[45] Weitere Bezeichnungen dieser Art für Vögel s. im W.-B. unter „Adler“. Auch dem oben ([S. 16]) erwähnten Spronkert-Flössling = Hering entspricht das zig. lōndo mādscho, d. h. „gesalzener Fisch“.
[46] Über den als Wortspiel zu betrachtenden Ausdruck Sprauskritzler (zig. [u. a. auch] gaschtĕno lil), d. h. „Holzbrief“ = Steckbrief s. das Näh. noch in d. Anm. zum W.-B. — Über den Einfluß des Aberglaubens, besonderer Gebräuche usw. der Zigeuner auch auf das Jenische s. Näh. im W.-B. unter „Bachstelze“ und „Löwenzahn“.

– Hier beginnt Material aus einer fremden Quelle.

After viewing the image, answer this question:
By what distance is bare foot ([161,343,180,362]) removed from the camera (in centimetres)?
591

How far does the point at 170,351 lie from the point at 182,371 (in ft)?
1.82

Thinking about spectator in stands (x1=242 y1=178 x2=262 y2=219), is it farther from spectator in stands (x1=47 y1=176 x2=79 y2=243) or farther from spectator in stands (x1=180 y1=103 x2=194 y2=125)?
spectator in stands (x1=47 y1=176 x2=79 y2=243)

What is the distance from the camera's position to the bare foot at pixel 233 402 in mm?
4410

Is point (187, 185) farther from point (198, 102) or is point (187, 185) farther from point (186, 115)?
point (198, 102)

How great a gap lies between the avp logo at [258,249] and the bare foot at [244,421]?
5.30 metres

[47] So heißt z. B. das Aas im Jensichen mufiger Bossert od. Mass (d. h. „stinkendes Fleisch“), im Zigeun. mulo mass (d. h. „totes Fleisch“), der Pfau im Jenischen Dofefläderling (d. h. „schöner Vogel“), im Zigeun. (u. a. auch) gisĕwo tschirkŭlo (d. h. „stolzer Vogel“), die Wanze im Jenischen Mufkenem (d. h. „Stinklaus“), im Zigeun. platti oder lōli tochūw (d. h. „platte oder rote Laus“), der Mond im Jenischen Leileschei (d. h. „Nachtlicht“), im Zigeun. rattískĕro kamm (d. h. „Nachtsonne“), der Steckbrief im Jenischen (u. a. auch) lenker oder schofler) Kritzler (d. h. „schlechter [böser] Brief“), im Zigeun. (u. a. auch) gālo lil (d. h. „schwarzer Brief“) usw.

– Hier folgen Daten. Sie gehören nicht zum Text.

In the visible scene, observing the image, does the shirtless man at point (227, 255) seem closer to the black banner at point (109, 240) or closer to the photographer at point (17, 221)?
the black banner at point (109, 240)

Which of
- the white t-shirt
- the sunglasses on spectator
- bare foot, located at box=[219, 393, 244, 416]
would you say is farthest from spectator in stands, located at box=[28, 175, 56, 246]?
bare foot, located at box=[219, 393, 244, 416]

[48] So heißt z. B. im Jenischen der Adler grandicher Flederling (d. h. „großer Vogel“ [vgl. oben [S. 16]]), im Zigeun. dagegen dui menakro tchírkŭlo (d. h. „der doppelhalsige Vogel“, und zwar nach Liebich, S. 146 wahrscheinlich deshalb, „weil dem Zigeuner das Bild dieses Vogels zuerst auf dem österreichischen Wappenschilde begegnet ist“), weiter die Tanne im Jen. Jahre- oder Kracherstöber (d. h. „Waldbaum“), im Zigeun. dagegen mellĕlo ruk (d. h. „schwarzer Baum“), der Diamant im Jen. dofer Kies (d. h. „schöner Stein“), im Zigeun. dikkapáskĕro parr (d. h. „durchsichtiger Stein“), der Backstein im Jen. Kittleskies (d. h. „Hausstein“), im Zigeun. chadschēdo od. lōlo parr (d. h. „gebrannter“ od. „roter Stein“), der Bleistift im Jen. Feberschure (d. h. „Schreibding“), Im Zigeun. geschtĕno pōr (d. h. „hölzerne Feder“) usw.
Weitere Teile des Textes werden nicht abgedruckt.